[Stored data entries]
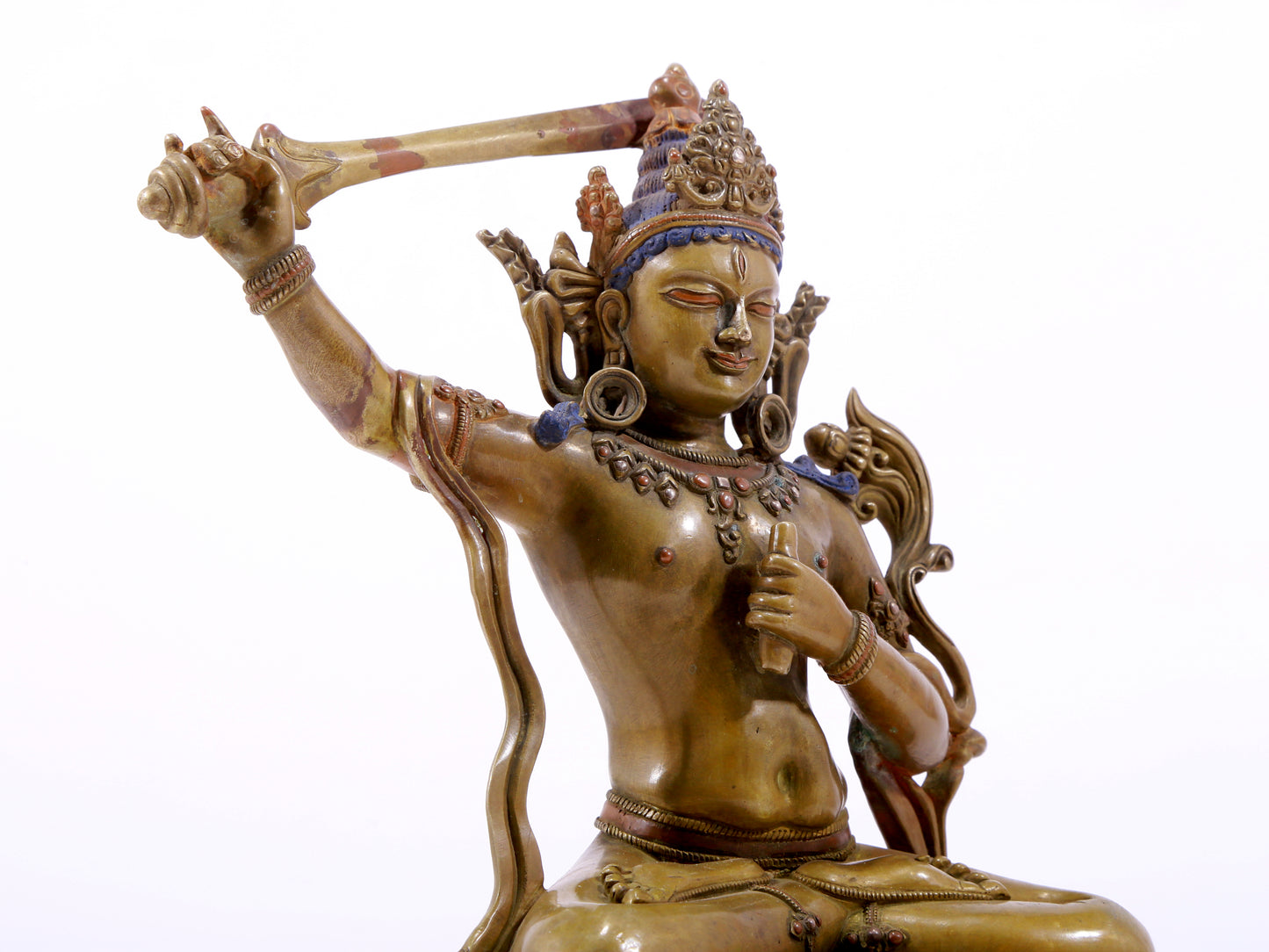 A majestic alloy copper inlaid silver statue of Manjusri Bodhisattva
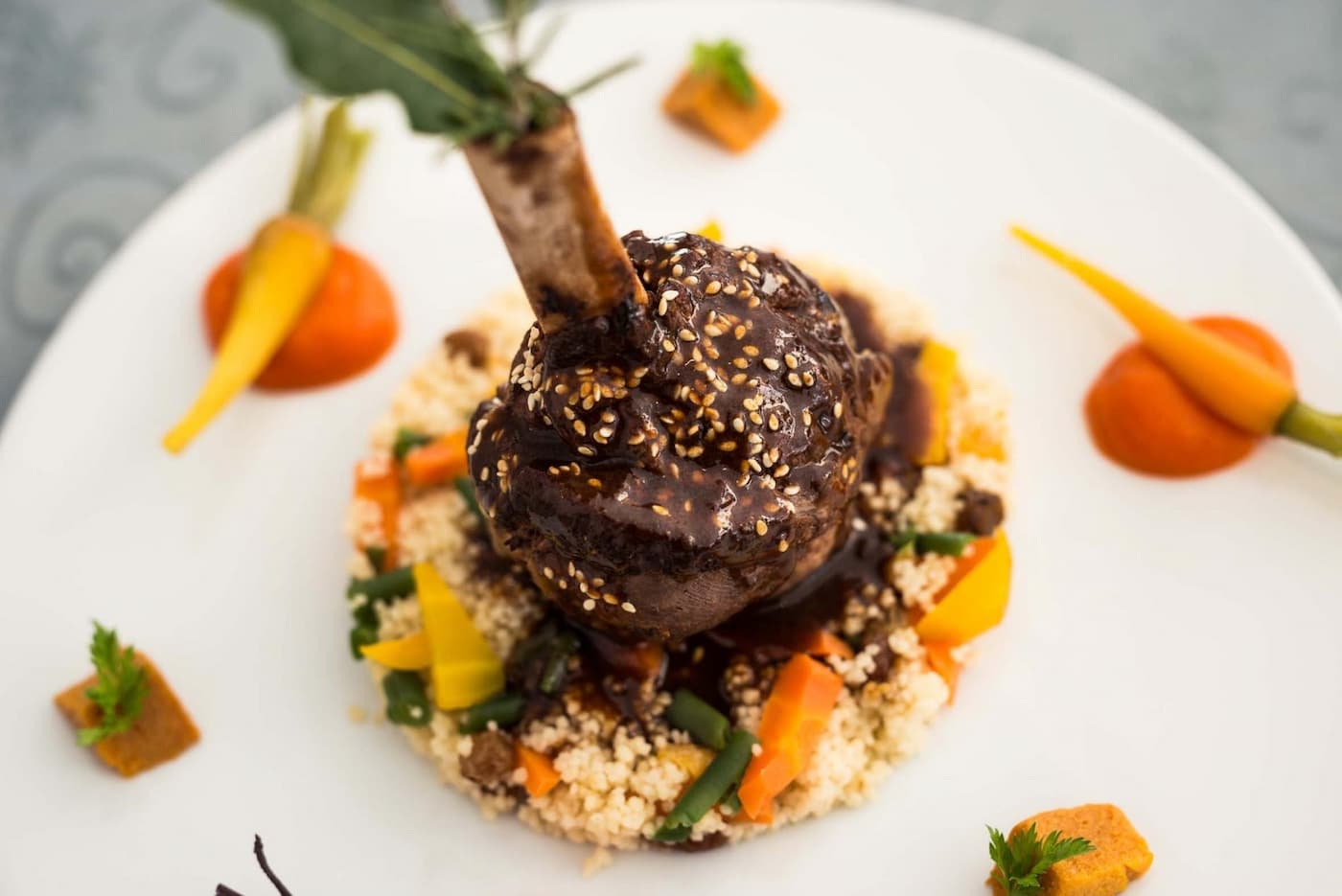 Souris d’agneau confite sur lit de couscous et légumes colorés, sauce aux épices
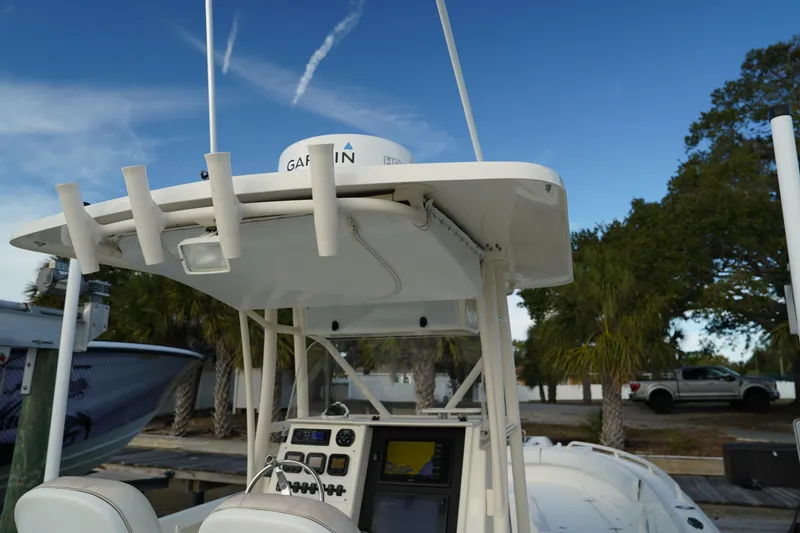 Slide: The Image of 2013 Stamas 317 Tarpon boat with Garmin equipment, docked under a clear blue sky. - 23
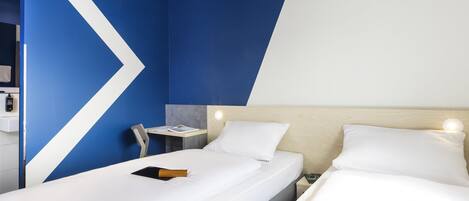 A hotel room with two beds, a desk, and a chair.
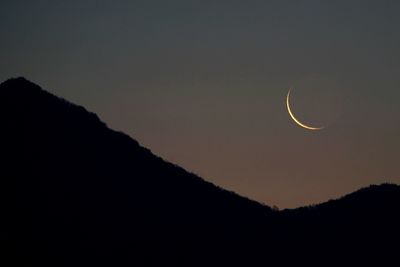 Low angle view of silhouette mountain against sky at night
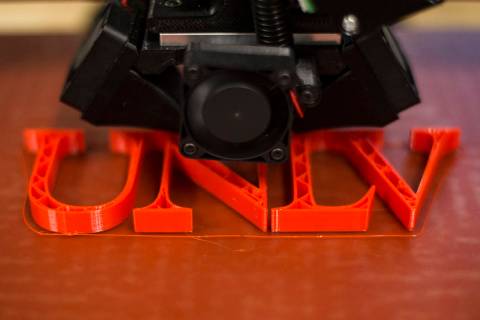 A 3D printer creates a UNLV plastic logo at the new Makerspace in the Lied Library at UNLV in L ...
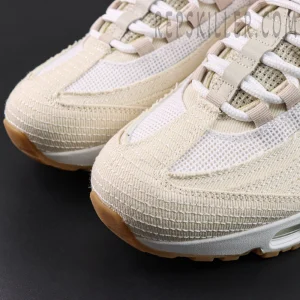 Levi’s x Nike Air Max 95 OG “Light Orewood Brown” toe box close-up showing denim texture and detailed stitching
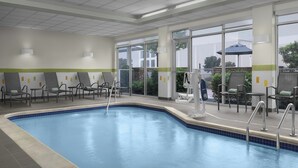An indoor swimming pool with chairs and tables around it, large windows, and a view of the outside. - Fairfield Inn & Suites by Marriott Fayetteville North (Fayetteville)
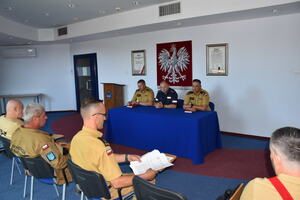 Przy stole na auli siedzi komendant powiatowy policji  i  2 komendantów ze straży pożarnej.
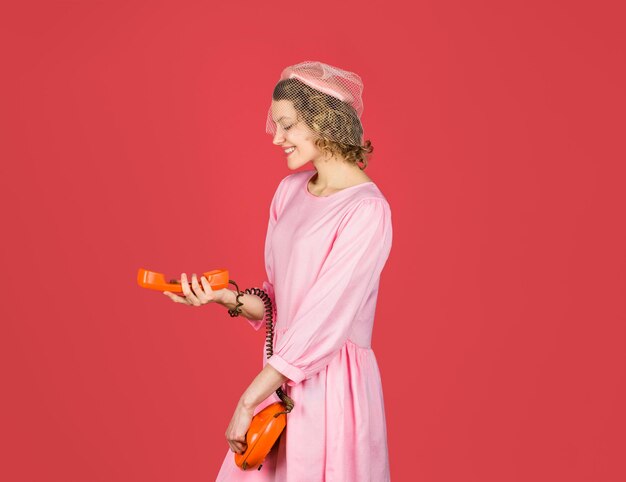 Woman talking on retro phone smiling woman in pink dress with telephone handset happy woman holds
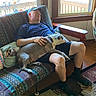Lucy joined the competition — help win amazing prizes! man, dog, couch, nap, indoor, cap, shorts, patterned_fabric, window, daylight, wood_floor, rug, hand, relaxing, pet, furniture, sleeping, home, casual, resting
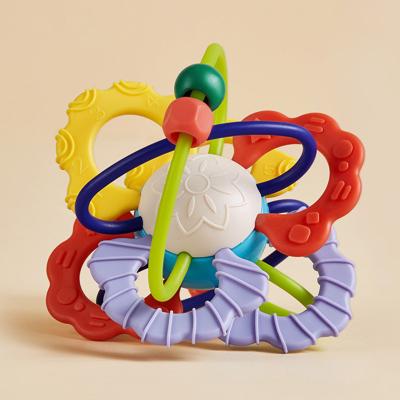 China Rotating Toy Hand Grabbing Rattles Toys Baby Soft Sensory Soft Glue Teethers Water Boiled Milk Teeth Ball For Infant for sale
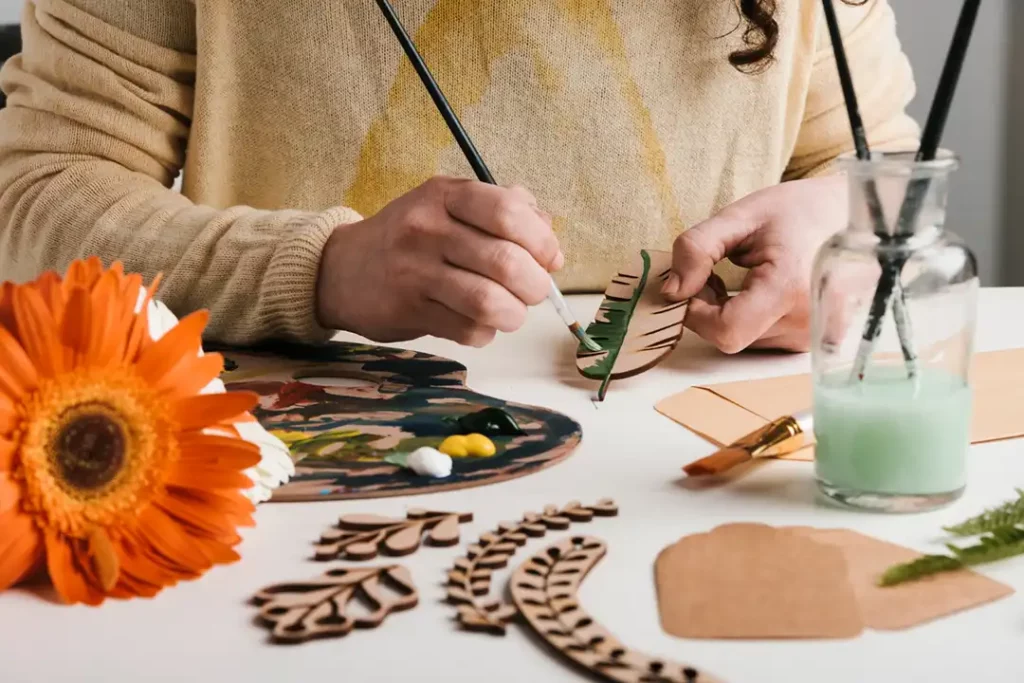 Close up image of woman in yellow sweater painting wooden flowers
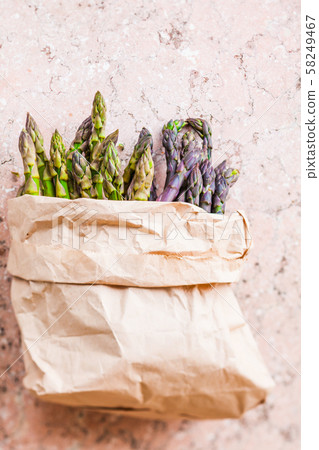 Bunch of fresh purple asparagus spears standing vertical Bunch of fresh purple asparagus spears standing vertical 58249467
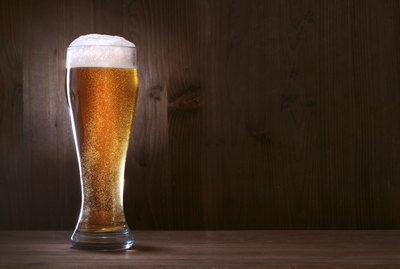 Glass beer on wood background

• Problem requirements: Pictures stay out. Repeat only the lines from the beginning of the data through the line that has "Slide: The Image".

• Written reply:
 A majestic alloy copper inlaid silver statue of Manjusri Bodhisattva
 Souris d’agneau confite sur lit de couscous et légumes colorés, sauce aux épices
 Slide: The Image of 2013 Stamas 317 Tarpon boat with Garmin equipment, docked under a clear blue sky. - 23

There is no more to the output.